Return On Capital Employed (ROCE): What is it?

For those that aren't sure what ROCE is, it measures the amount of pre-tax profits a company can generate from the capital employed in its business. The formula for this calculation on Titan Machinery is:

Return on Capital Employed = Earnings Before Interest and Tax (EBIT) ÷ (Total Assets - Current Liabilities)

0.11 = US$58m ÷ (US$839m - US$310m) (Based on the trailing twelve months to July 2021).

Thus, Titan Machinery has an ROCE of 11%. That's a relatively normal return on capital, and it's around the 12% generated by the Trade Distributors industry.

View our latest analysis for Titan Machinery

roce
NasdaqGS:TITN Return on Capital Employed November 4th 2021

Above you can see how the current ROCE for Titan Machinery compares to its prior returns on capital, but there's only so much you can tell from the past.
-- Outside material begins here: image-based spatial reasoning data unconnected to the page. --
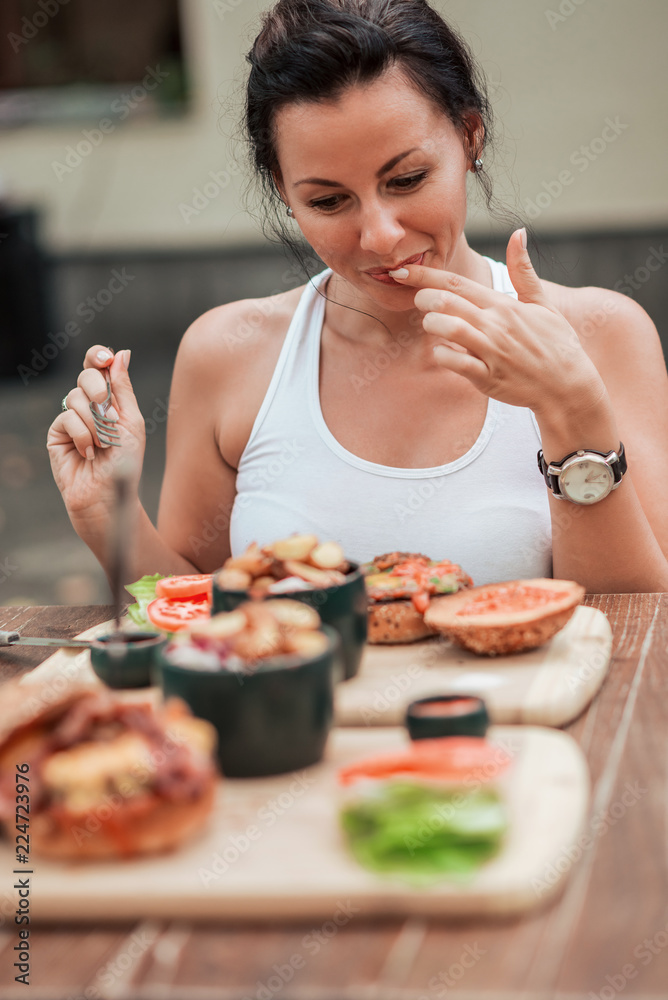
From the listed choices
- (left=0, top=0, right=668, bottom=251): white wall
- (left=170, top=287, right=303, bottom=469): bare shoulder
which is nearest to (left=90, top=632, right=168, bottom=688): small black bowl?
(left=170, top=287, right=303, bottom=469): bare shoulder

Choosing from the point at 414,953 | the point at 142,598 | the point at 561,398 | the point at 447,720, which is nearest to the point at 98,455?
the point at 142,598

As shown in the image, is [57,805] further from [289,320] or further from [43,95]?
[43,95]

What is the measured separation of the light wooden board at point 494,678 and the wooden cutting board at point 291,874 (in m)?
A: 0.20

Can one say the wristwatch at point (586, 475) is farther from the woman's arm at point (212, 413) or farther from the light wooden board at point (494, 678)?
the woman's arm at point (212, 413)

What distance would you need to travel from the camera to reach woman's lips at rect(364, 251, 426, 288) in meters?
1.83

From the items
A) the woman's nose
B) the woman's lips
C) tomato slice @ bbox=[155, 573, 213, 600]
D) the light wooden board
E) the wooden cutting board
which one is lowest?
the wooden cutting board

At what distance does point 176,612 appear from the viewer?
4.98 feet

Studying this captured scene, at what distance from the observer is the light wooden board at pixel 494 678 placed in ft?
3.72

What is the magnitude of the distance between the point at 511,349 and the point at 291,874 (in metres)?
0.97

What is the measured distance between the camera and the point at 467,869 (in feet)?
2.56

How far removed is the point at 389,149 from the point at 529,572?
0.80m

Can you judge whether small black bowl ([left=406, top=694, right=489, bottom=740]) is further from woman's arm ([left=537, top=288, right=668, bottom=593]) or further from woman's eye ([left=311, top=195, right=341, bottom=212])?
woman's eye ([left=311, top=195, right=341, bottom=212])

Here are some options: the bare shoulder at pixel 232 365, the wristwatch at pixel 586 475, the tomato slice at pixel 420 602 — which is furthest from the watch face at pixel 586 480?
the bare shoulder at pixel 232 365

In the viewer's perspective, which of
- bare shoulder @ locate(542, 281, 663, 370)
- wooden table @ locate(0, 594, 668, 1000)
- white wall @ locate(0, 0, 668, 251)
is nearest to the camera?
wooden table @ locate(0, 594, 668, 1000)
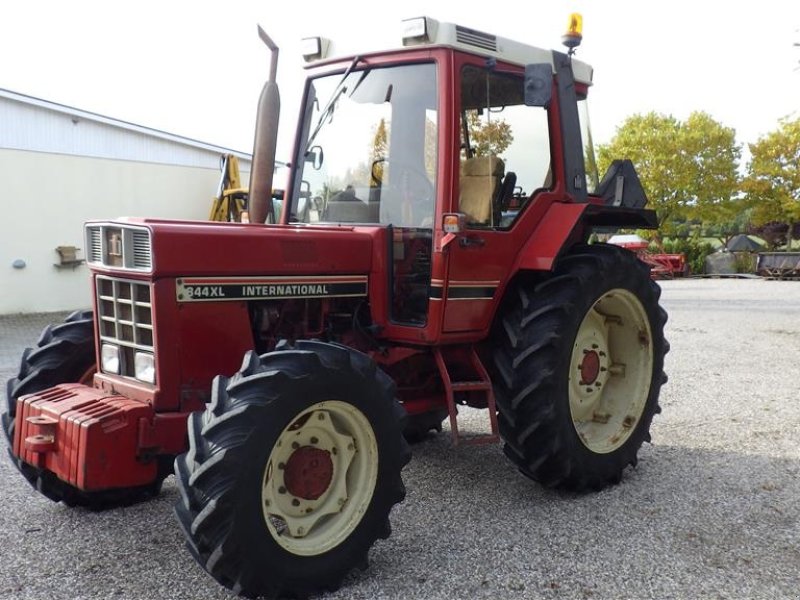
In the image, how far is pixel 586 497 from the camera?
4.48 metres

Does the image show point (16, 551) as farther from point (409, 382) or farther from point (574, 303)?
point (574, 303)

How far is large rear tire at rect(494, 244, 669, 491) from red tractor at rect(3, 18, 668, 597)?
0.01m

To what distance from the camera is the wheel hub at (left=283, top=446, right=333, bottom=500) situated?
3.30 metres

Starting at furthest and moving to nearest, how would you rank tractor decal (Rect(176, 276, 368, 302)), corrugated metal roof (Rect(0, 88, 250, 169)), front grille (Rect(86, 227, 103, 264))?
corrugated metal roof (Rect(0, 88, 250, 169))
front grille (Rect(86, 227, 103, 264))
tractor decal (Rect(176, 276, 368, 302))

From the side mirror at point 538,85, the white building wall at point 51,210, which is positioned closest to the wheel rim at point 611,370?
the side mirror at point 538,85

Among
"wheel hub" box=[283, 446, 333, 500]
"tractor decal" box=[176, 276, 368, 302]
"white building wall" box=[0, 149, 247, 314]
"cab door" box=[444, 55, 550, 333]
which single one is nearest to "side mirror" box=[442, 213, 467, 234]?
"cab door" box=[444, 55, 550, 333]

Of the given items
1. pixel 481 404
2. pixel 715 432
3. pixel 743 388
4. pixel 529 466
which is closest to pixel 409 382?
pixel 481 404

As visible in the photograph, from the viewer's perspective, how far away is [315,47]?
4539 millimetres

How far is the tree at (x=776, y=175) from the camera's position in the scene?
34000mm

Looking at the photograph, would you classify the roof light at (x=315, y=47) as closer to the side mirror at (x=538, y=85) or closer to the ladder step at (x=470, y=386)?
the side mirror at (x=538, y=85)

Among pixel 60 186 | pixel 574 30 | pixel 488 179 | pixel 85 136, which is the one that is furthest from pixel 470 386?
pixel 85 136

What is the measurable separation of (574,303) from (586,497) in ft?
3.67

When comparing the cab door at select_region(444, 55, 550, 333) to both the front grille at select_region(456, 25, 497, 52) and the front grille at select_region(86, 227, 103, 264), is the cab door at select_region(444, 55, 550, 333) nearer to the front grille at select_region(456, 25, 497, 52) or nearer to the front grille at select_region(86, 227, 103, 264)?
the front grille at select_region(456, 25, 497, 52)

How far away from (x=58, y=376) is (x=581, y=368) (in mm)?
2931
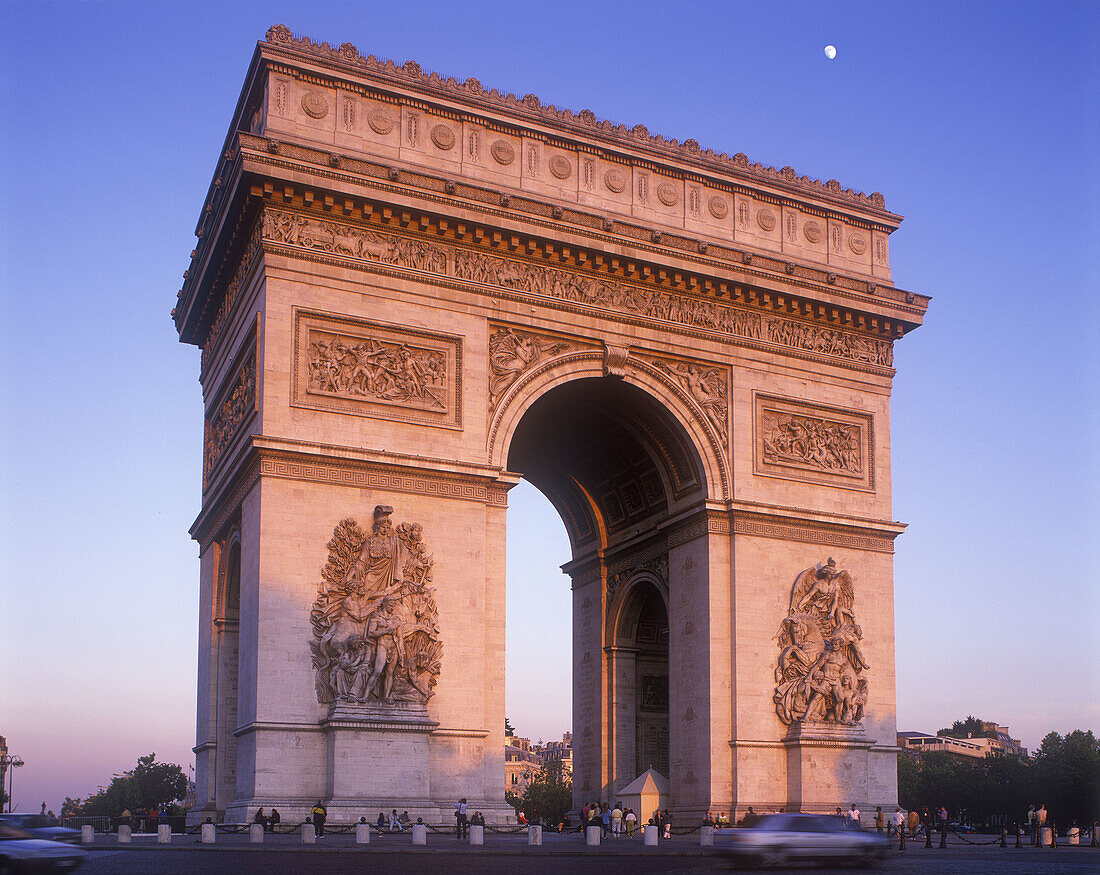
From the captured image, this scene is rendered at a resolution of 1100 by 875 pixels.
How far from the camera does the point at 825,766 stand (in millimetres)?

If you'd like to see what analysts are forecasting going forward, you should check out our free report for Titan Machinery.

The Trend Of ROCE

Titan Machinery is showing promise given that its ROCE is trending up and to the right. The figures show that over the last five years, ROCE has grown 1,499% whilst employing roughly the same amount of capital. So our take on this is that the business has increased efficiencies to generate these higher returns, all the while not needing to make any additional investments. On that front, things are looking good so it's worth exploring what management has said about growth plans going forward.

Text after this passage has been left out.